You are viewing a plain text version of this content. The canonical link for it is here.
Posted to user@mesos.apache.org by Thomas Petr <tp...@hubspot.com> on 2016/06/17 21:27:17 UTC

Master slow to process status updates after massive killing of tasks?

Hey folks,

We got our Mesos cluster (0.28.1) into an interesting state during some
chaos monkey testing. I killed off 5 of our 16 agents to simulate an AZ
outage, and then accidentally killed off almost all running tasks (a little
more than 1,000 of our ~1,300 tasks -- not intentional but an interesting
test nonetheless!). During this time, we noticed:

- The time between our framework accepting an offer and the master
considering the task as launched spiked to ~2 minutes (which became doubly
problematic due to our 2 minute offer timeout)
- It would take up to 8 minutes for TASK_KILLED status updates from a slave
to be acknowledged by the master.
- The master logs contained tons of log lines mentioning "Performing
explicit task state reconciliation..."
- The killed agents took ~5 minutes to recover after I booted them back up.
- The whole time, resources were offered to the framework at a normal rate.

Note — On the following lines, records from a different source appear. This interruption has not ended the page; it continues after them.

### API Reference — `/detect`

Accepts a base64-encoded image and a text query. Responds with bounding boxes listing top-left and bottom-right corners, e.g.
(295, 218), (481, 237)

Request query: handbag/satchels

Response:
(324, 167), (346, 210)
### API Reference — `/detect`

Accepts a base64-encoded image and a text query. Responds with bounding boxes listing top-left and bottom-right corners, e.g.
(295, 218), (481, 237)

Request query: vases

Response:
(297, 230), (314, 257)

I understand that this is an exceptional situation, but does anyone ahve
any insight into exactly what's going on behind the scenes? Sounds like all
the status updates were backed up in a queue and the master was processing
them one at a time. Is there something we could have done better in our
framework <https://github.com/hubspot/singularity> to do this more
gracefully? Is there any sort of monitoring of the master backlog that we
can take advantage of?

Happy to include master / slave / framework logs if necessary.

Thanks,
Tom

Re: Master slow to process status updates after massive killing of tasks?

Posted by Joseph Wu <jo...@mesosphere.io>.
Looks like the master's event queue is filling up, although it's difficult
to tell what exactly is doing this.  From the numbers in the gist, it's
evident that the master has seconds to minutes of backlog.

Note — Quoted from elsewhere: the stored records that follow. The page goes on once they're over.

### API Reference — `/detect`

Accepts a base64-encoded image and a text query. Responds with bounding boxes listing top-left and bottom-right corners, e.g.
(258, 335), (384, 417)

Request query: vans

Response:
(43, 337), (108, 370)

In general, there is very little processing cost associated per "accept".
The master does, however, break an "accept" into two chunk which are placed
into the master's event queue (FIFO).  The first chunk logs "Processing
ACCEPT call for offers..." and queues the second chunk.  The second chunk
logs "Launching task..." (assuming this is what the offer was accepted
for).  The greater the time gap between the two logs, the more backlogged
the master is.

I don't think there's enough info to pinpoint the bottleneck.  If you ran
this test again, here are my recommendations:

   - Set up a monitor (i.e. script that polls) for
   /master/metrics/snapshot.  Look through this doc (
   http://mesos.apache.org/documentation/latest/monitoring/) to see what
   each value means.  The most interesting metrics would match the patterns "
   master/event_queue_*" and "
   master/messages_*".
   - Try to hit /__processes__ during your test, particularly when the
   master is backlogged.  This should show the state of the various event
   queues inside Mesos.  (Keep in mind that polling this endpoint *may*
   slow down Mesos.)
   - Check if Singularity is DOS-ing the master :)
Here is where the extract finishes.